Perhaps it is time to rethink “emergency”? With rising ED demand, access failures throughout the system, and mounting staff shortages, emergency departments can no longer cope. In this broken system, we have to clarify our primary mission, redefine what an emergency patient is, and re-imagine our processes. Perhaps we should limit our focus to acute injuries, emergencies and lifesaving care in keeping with the specialty’s original intent. But, this would require that many current ED patients have appropriate care alternatives. It would mean asking family physicians and specialists to provide better access to unscheduled and off-hours care [6, 9].

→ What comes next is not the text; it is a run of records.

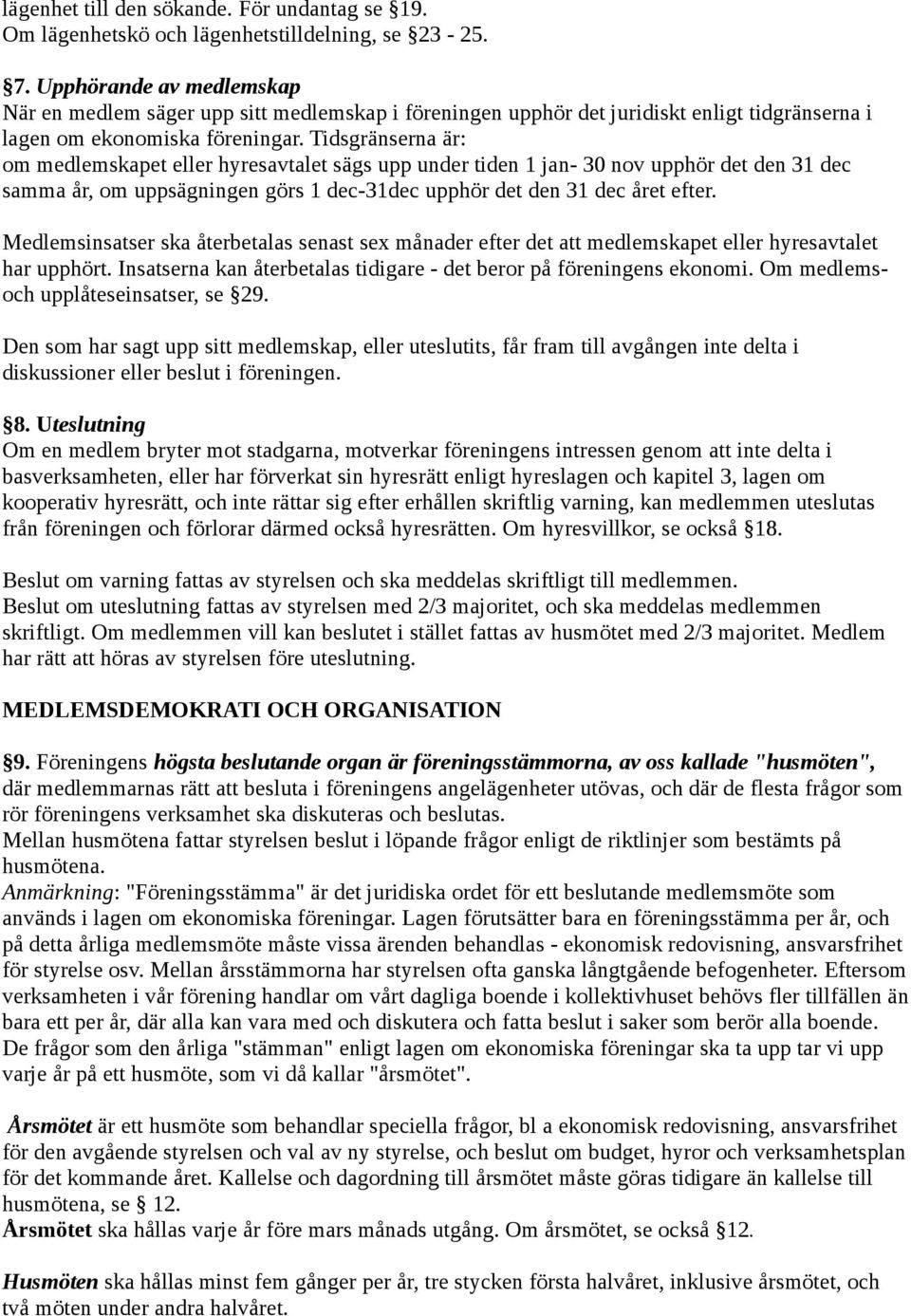 lägenhet till den sökande. För undantag se §19. Om lägenhetskö och lägenhetstilldelning, se §23 - 25.

§7. Upphörande av medlemskap
När en medlem säger upp sitt medlemskap i föreningen upphör det juridiskt enligt tidgränserna i lagen om ekonomiska föreningar. Tidsgränserna är: om medlemskapet eller hyresavtalet sägs upp under tiden 1 jan- 30 nov upphör det den 31 dec samma år, om uppsägningen görs 1 dec-31dec upphör det den 31 dec året efter.

Medlemsinsatser ska återbetalas senast sex månader efter det att medlemskapet eller hyresavtalet har upphört. Insatserna kan återbetalas tidigare - det beror på föreningens ekonomi. Om medlems- och upplåteseinsatser, se §29.

Den som har sagt upp sitt medlemskap, eller uteslutits, får fram till avgången inte delta i diskussioner eller beslut i föreningen.

§8. Uteslutning
Om en medlem bryter mot stadgarna, motverkar föreningens intressen genom att inte delta i basverksamheten, eller har förverkat sin hyresrätt enligt hyreslagen och kapitel 3, lagen om kooperativ hyresrätt, och inte rättar sig efter erhållen skriftlig varning, kan medlemmen uteslutas från föreningen och förlorar därmed också hyresrätten. Om hyresvillkor, se också §18.

Beslut om varning fattas av styrelsen och ska meddelas skriftligt till medlemmen.
Beslut om uteslutning fattas av styrelsen med 2/3 majoritet, och ska meddelas medlemmen skriftligt. Om medlemmen vill kan beslutet i stället fattas av husmötet med 2/3 majoritet. Medlem har rätt att höras av styrelsen före uteslutning.

MEDLEMSDEMOKRATI OCH ORGANISATION

§9. Föreningens högsta beslutande organ är föreningsstämmorna, av oss kallade "husmöten", där medlemmarnas rätt att besluta i föreningens angelägenheter utövas, och där de flesta frågor som rör föreningens verksamhet ska diskuteras och beslutas.
Mellan husmötena fattar styrelsen beslut i löpande frågor enligt de riktlinjer som bestämts på husmötena.
Anmärkning: "Föreningsstämma" är det juridiska ordet för ett beslutande medlemsmöte som används i lagen om ekonomiska föreningar. Lagen förutsätter bara en föreningsstämma per år, och på detta årliga medlemsmöte måste vissa ärenden behandlas - ekonomisk redovisning, ansvarsfrihet för styrelse osv. Mellan årsstämmorna har styrelsen ofta ganska långtgående befogenheter. Eftersom verksamheten i vår förening handlar om vårt dagliga boende i kollektivhuset behövs fler tillfällen än bara ett per år, där alla kan vara med och diskutera och fatta beslut i saker som berör alla boende. De frågor som den årliga "stämman" enligt lagen om ekonomiska föreningar ska ta upp tar vi upp varje år på ett husmöte, som vi då kallar "årsmötet".

Årsmötet är ett husmöte som behandlar speciella frågor, bl a ekonomisk redovisning, ansvarsfrihet för den avgående styrelsen och val av ny styrelse, och beslut om budget, hyror och verksamhetsplan för det kommande året. Kallelse och dagordning till årsmötet måste göras tidigare än kallelse till husmötena, se § 12.
Årsmötet ska hållas varje år före mars månads utgång. Om årsmötet, se också §12.

Husmöten ska hållas minst fem gånger per år, tre stycken första halvåret, inklusive årsmötet, och två möten under andra halvåret.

Patients deserve the right care from the right providers. Urgent care centres could manage many non-severe injuries and illnesses, and manage unattached patients. Family physicians could assure same or next day care options. Surgeons could accept urgent community referrals and expedite unscheduled clinic checks for post-op problems. Long-term care facilities could improve after-hours and weekend coverage to reduce ED transports, and community physicians should have better access to imaging and specialty referral to avoid unnecessary low-value ED visits. Most important, hospitals could develop contingencies to move inpatients to inpatient care units in a timely fashion.

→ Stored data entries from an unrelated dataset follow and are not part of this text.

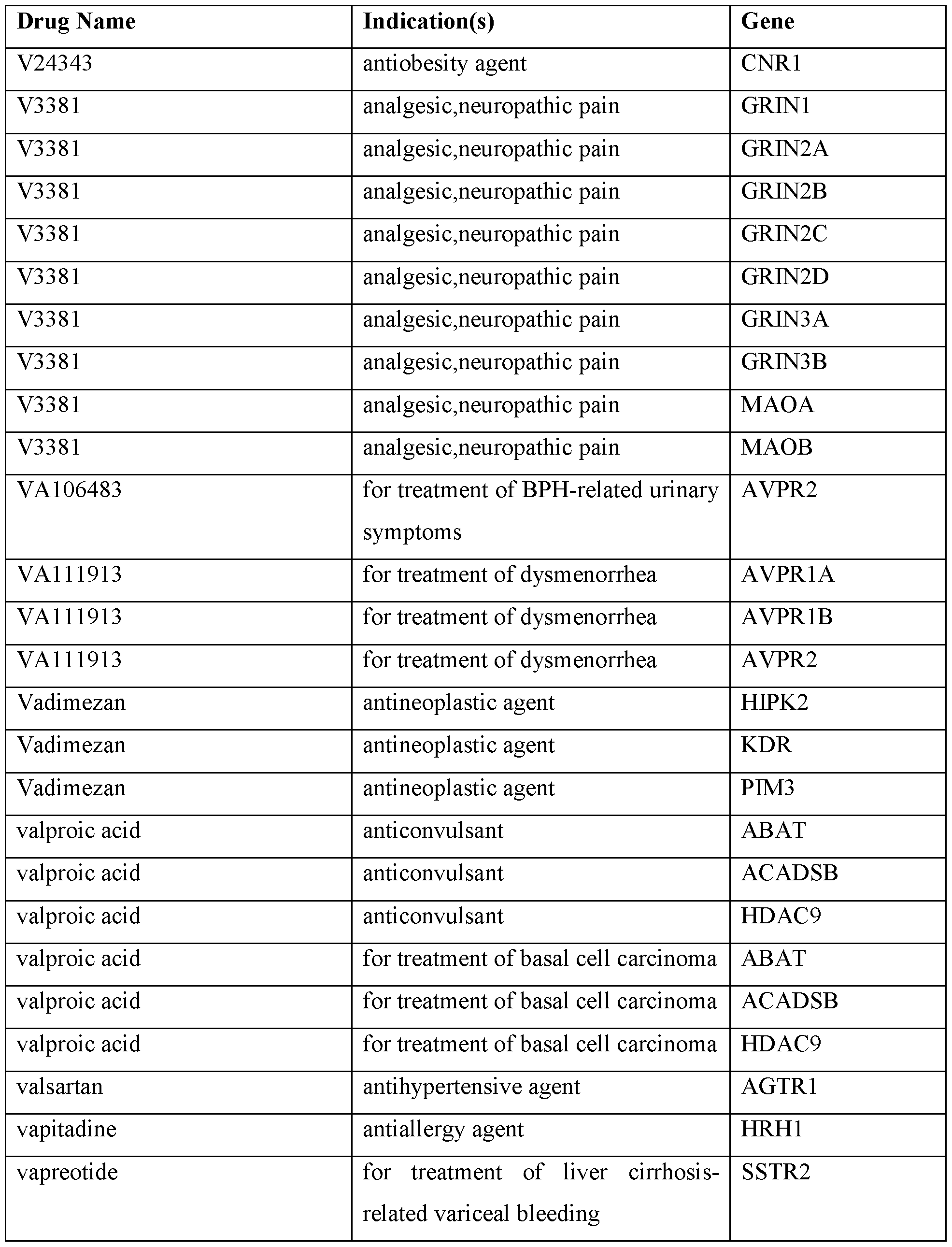 | Drug Name | Indication(s) | Gene |
|---|---|---|
| V24343 | antiobesity agent | CNR1 |
| V3381 | analgesic,neuropathic pain | GRIN1 |
| V3381 | analgesic,neuropathic pain | GRIN2A |
| V3381 | analgesic,neuropathic pain | GRIN2B |
| V3381 | analgesic,neuropathic pain | GRIN2C |
| V3381 | analgesic,neuropathic pain | GRIN2D |
| V3381 | analgesic,neuropathic pain | GRIN3A |
| V3381 | analgesic,neuropathic pain | GRIN3B |
| V3381 | analgesic,neuropathic pain | MAOA |
| V3381 | analgesic,neuropathic pain | MAOB |
| VA106483 | for treatment of BPH-related urinary symptoms | AVPR2 |
| VA111913 | for treatment of dysmenorrhea | AVPR1A |
| VA111913 | for treatment of dysmenorrhea | AVPR1B |
| VA111913 | for treatment of dysmenorrhea | AVPR2 |
| Vadimezan | antineoplastic agent | HIPK2 |
| Vadimezan | antineoplastic agent | KDR |
| Vadimezan | antineoplastic agent | PIM3 |
| valproic acid | anticonvulsant | ABAT |
| valproic acid | anticonvulsant | ACADSB |
| valproic acid | anticonvulsant | HDAC9 |
| valproic acid | for treatment of basal cell carcinoma | ABAT |
| valproic acid | for treatment of basal cell carcinoma | ACADSB |
| valproic acid | for treatment of basal cell carcinoma | HDAC9 |
| valsartan | antihypertensive agent | AGTR1 |
| vapitadine | antiallergy agent | HRH1 |
| vapreotide | for treatment of liver cirrhosis-related variceal bleeding | SSTR2 |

It seems presumptuous for emergency leaders to propose change in other programs. Unfortunately, other programs have developed convenient solutions that profoundly impact emergency departments. The concepts above reflect an understanding that the best outcomes occur when patients receive the right care from the right provider, and that all programs are accountable to assure access for their populations [10].

Crises are also opportunities and emergency medicine should seize this moment. Because most root causes and solutions lie outside our departments [6, 11], emergency leaders must drive change within and beyond the ED. The first step is cleaning up our own back yard. Asking others to implement difficult change only works if we are willing to do the same. ED improvements are necessary but not sufficient, and access initiatives limited to the ED will likely have adverse consequences. EDs that have improved efficiency and freed up stretcher capacity have often seen inpatient services rapidly consume that capacity by boarding even more inpatients for longer times in ED stretchers. Bailing out only one end of the boat is not a recipe for success, and ED improvement without system change may have negative consequences for our patients, our staff and ourselves [12].

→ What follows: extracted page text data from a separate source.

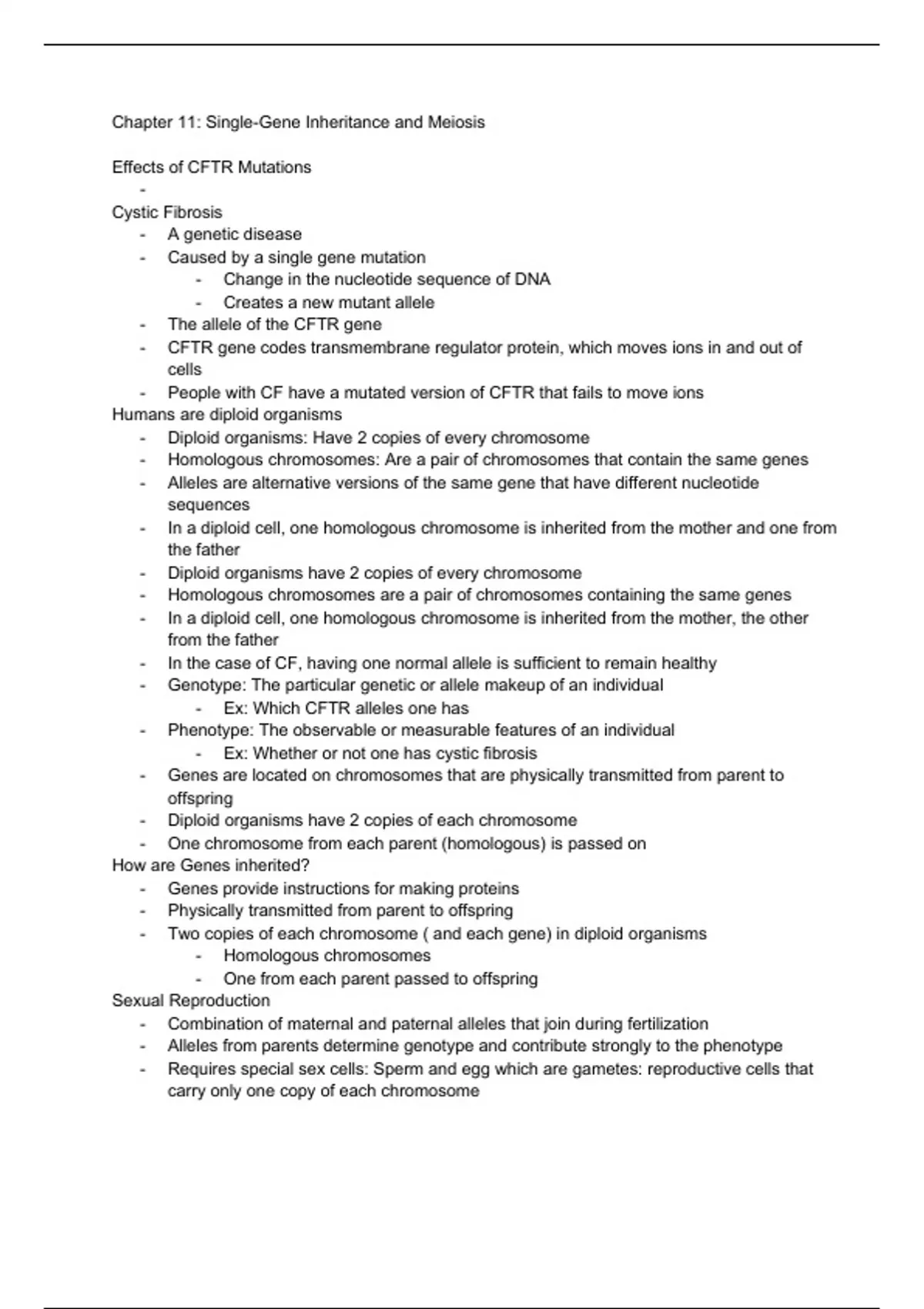 Chapter 11: Single-Gene Inheritance and Meiosis

Effects of CFTR Mutations
-
Cystic Fibrosis
- A genetic disease
- Caused by a single gene mutation
  - Change in the nucleotide sequence of DNA
  - Creates a new mutant allele
- The allele of the CFTR gene
- CFTR gene codes transmembrane regulator protein, which moves ions in and out of cells
- People with CF have a mutated version of CFTR that fails to move ions
Humans are diploid organisms
- Diploid organisms: Have 2 copies of every chromosome
- Homologous chromosomes: Are a pair of chromosomes that contain the same genes
- Alleles are alternative versions of the same gene that have different nucleotide sequences
- In a diploid cell, one homologous chromosome is inherited from the mother and one from the father
- Diploid organisms have 2 copies of every chromosome
- Homologous chromosomes are a pair of chromosomes containing the same genes
- In a diploid cell, one homologous chromosome is inherited from the mother, the other from the father
- In the case of CF, having one normal allele is sufficient to remain healthy
- Genotype: The particular genetic or allele makeup of an individual
  - Ex: Which CFTR alleles one has
- Phenotype: The observable or measurable features of an individual
  - Ex: Whether or not one has cystic fibrosis
- Genes are located on chromosomes that are physically transmitted from parent to offspring
- Diploid organisms have 2 copies of each chromosome
- One chromosome from each parent (homologous) is passed on
How are Genes inherited?
- Genes provide instructions for making proteins
- Physically transmitted from parent to offspring
- Two copies of each chromosome ( and each gene) in diploid organisms
  - Homologous chromosomes
  - One from each parent passed to offspring
Sexual Reproduction
- Combination of maternal and paternal alleles that join during fertilization
- Alleles from parents determine genotype and contribute strongly to the phenotype
- Requires special sex cells: Sperm and egg which are gametes: reproductive cells that carry only one copy of each chromosome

In addition to operational and system change, it may be time to acknowledge and promote the distinction between emergency medicine, urgent care, primary care, and family medicine. We might consider limiting our care to “appropriate” patients, as other programs have done. This could dramatically simplify our lives and make our primary mission feasible, but unless other programs pick up the slack, this action will have detrimental effect on patients. The key solution is to establish accountability frameworks that specify accountability zones, access targets, surge contingency plans, and queue management expectations for all programs. A system without accountability will not succeed [9, 10].

There are other approaches to unscheduled care. Perhaps home visits, the medical equivalent of Skip the dishes, will re-emerge. Perhaps virtual health visits and telemedicine will save the day. However, while these are great for prescription refills and stable patients, a shift away from face-to-face care could mean even more ED visits for patients who actually have something wrong with them that cannot be diagnosed by phone.

The system will not fix itself, and our future is what we make it. Emergency physicians who want a better future for their departments, their nursing colleagues and their patients, must lead system change. Others (who depend on emergency departments to respond to all forms of patient need) are unlikely to envision solutions that make their own lives more difficult. But, as long as we are doing our best, we must practice self-compassion when we feel pangs of guilt that we cannot meet every patient’s needs, every day.